Don’t allow the zucchini to marinate in the lemon juice mixture for longer than about 15 minutes or the slices will begin to soften and turn limp.
Step 1
In a large bowl, whisk together the lemon juice, rosemary, honey, ¾ teaspoon salt and ½ teaspoon pepper. Halve the zucchini lengthwise.

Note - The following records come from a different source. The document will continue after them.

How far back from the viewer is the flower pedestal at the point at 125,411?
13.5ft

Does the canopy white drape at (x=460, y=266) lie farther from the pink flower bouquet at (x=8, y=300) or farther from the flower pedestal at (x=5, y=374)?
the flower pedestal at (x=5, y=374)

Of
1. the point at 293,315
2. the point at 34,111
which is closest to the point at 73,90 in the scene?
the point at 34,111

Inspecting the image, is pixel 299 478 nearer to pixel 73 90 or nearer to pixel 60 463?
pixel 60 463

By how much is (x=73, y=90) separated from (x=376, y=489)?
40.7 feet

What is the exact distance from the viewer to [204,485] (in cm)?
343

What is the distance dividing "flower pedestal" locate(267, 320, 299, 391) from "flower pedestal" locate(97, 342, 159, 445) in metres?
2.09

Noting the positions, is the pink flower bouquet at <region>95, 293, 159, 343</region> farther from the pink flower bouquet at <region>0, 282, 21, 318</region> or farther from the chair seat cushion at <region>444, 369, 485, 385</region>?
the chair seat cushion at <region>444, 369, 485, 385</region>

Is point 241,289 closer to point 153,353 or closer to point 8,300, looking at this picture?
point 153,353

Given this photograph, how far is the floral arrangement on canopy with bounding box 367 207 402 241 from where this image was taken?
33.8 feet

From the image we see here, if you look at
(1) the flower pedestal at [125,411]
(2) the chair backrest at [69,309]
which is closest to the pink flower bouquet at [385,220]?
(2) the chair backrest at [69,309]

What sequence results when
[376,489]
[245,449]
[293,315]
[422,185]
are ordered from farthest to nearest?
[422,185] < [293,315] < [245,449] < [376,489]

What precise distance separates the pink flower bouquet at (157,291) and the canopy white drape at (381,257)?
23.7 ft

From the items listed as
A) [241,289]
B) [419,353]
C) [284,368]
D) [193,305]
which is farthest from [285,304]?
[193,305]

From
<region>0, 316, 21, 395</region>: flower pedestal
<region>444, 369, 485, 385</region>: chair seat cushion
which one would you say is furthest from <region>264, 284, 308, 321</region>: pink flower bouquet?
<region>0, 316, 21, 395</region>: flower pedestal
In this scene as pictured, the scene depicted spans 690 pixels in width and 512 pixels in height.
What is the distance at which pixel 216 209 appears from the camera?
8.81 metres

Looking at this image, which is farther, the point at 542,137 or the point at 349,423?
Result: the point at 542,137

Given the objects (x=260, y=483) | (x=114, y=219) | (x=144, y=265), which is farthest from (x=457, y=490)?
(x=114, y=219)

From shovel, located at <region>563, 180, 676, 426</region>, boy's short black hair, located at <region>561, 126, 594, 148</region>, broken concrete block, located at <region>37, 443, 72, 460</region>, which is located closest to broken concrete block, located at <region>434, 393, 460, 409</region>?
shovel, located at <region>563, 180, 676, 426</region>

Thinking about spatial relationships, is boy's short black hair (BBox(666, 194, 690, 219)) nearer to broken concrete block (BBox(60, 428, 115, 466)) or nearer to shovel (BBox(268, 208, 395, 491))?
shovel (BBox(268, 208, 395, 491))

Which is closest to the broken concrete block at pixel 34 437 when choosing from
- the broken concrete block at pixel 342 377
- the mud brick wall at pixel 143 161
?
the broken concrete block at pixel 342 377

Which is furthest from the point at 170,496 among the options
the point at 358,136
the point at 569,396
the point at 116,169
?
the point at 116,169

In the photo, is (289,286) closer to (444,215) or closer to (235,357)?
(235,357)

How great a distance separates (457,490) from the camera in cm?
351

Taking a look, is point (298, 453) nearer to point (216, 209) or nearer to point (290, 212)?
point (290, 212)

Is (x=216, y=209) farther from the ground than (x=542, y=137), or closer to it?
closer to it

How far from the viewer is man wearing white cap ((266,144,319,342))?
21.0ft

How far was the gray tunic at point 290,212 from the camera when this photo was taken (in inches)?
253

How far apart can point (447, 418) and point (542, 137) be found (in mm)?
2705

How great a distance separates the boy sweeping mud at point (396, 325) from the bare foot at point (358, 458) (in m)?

Using a spoon, scrape out and discard the seedy core from each half. Slice the zucchini ⅛ to ¼ inch thick on the diagonal, then add to the bowl with the lemon juice mixture and toss. Let stand for about 15 minutes, tossing once or twice.
Step 2
Meanwhile, in an 8-inch skillet over medium, combine the pistachios and sesame seeds. Toast, stirring often, until fragrant, about 2 minutes. Set aside to cool. In a small bowl, stir together the ricotta, oil, lemon zest and ¼ teaspoon salt.
Step 3
To the zucchini, add the mint and chives, then toss. Taste and season with salt and pepper. Transfer to a serving platter and dollop the ricotta mixture on top. Scatter on the pistachio-sesame mixture, then drizzle with additional oil and sprinkle with flaky sea salt (if using).